Dataset entries:
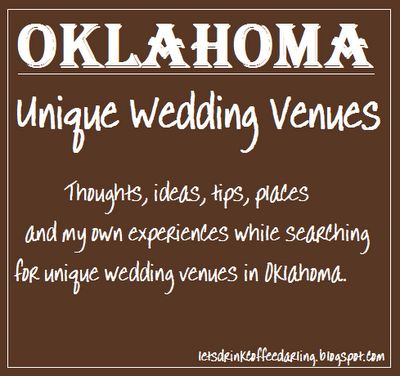 Unique Wedding Venue Searching Tips for Oklahoma Brides #OklahomaWedding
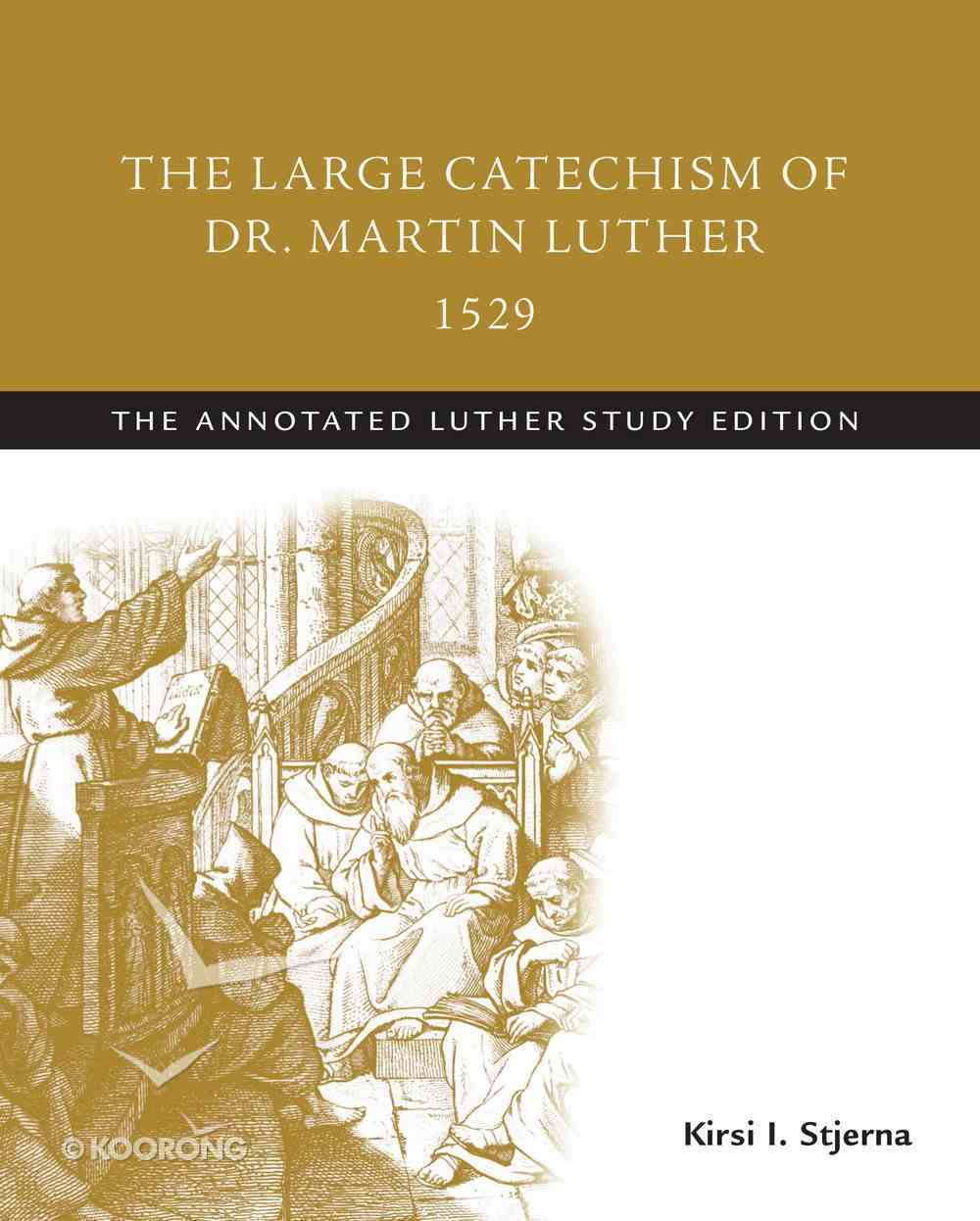 The Large Catechism of Dr. Martin Luther, 1529 (The Annotated Luther Series) eBook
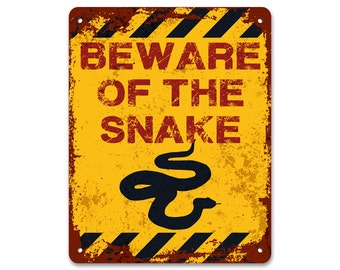 Beware of the Snake | Metal Sign | Vintage Effect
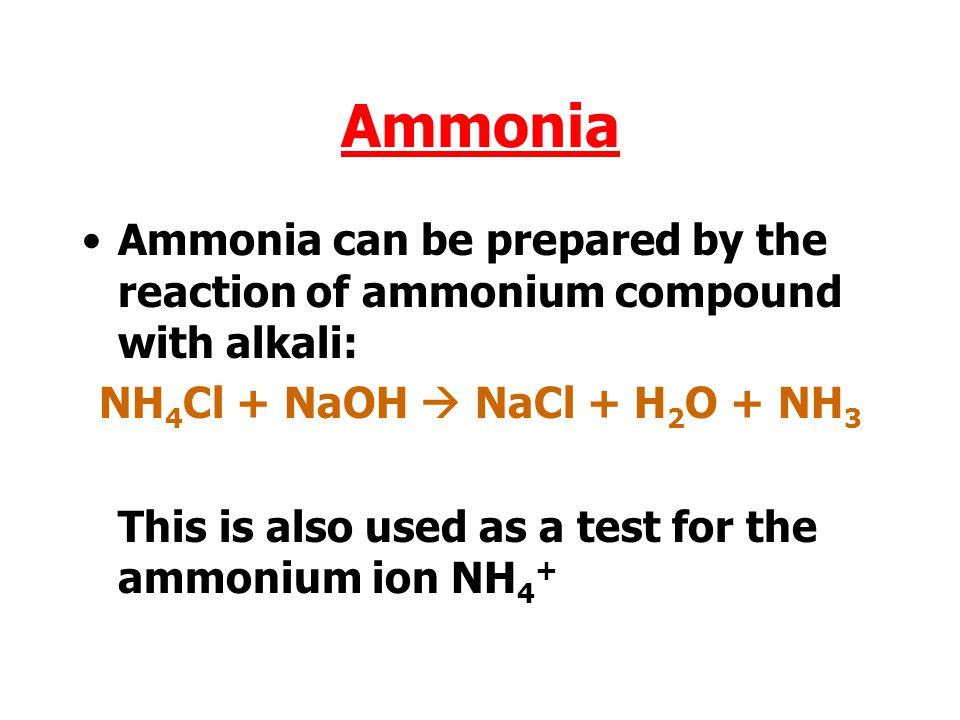 Ammonia Ammonia can be prepared by the reaction of ammonium compound with alkali: NH 4 Cl + NaOH  NaCl + H 2 O + NH 3 This is also used as a test for the ammonium ion NH 4 +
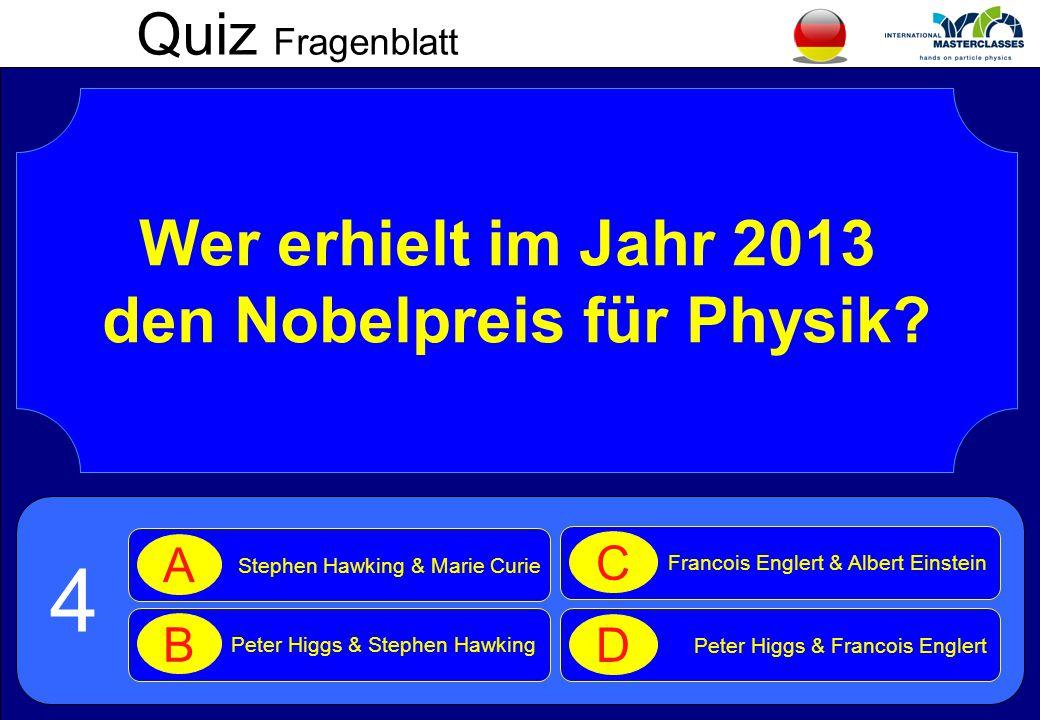 Quiz Fragenblatt Wer erhielt im Jahr 2013 den Nobelpreis für Physik.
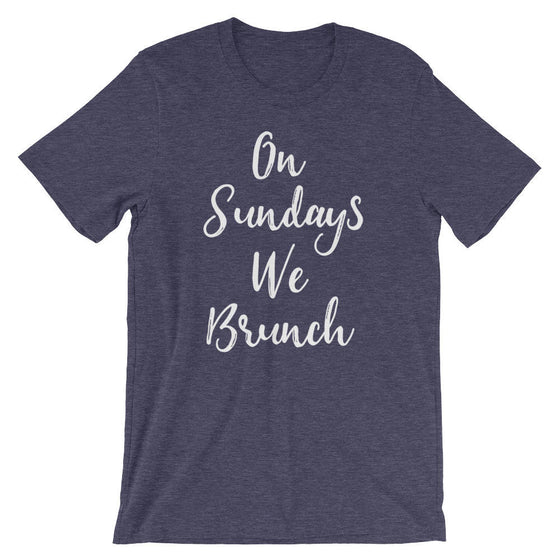 On Sundays We Brunch Unisex Shirt - Brunch shirt | Sunday brunch shirt | Brunch and bubbly | Funny brunch shirt | Breakfast shirt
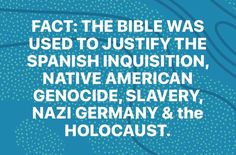 Justification stops thinking. Native American Genocide, Spanish Inquisition, Richard Dawkins, Cognitive Dissonance, Believe In God, Judaism, Social Issues, Atheist, Oppression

_What is required:_ Transcribe every line from the records above without alteration, and leave out the images.

_Result for this task:_
 Unique Wedding Venue Searching Tips for Oklahoma Brides #OklahomaWedding
 The Large Catechism of Dr. Martin Luther, 1529 (The Annotated Luther Series) eBook
 Beware of the Snake | Metal Sign | Vintage Effect
 Ammonia Ammonia can be prepared by the reaction of ammonium compound with alkali: NH 4 Cl + NaOH  NaCl + H 2 O + NH 3 This is also used as a test for the ammonium ion NH 4 +
 Quiz Fragenblatt Wer erhielt im Jahr 2013 den Nobelpreis für Physik.
 On Sundays We Brunch Unisex Shirt - Brunch shirt | Sunday brunch shirt | Brunch and bubbly | Funny brunch shirt | Breakfast shirt
 Justification stops thinking. Native American Genocide, Spanish Inquisition, Richard Dawkins, Cognitive Dissonance, Believe In God, Judaism, Social Issues, Atheist, Oppression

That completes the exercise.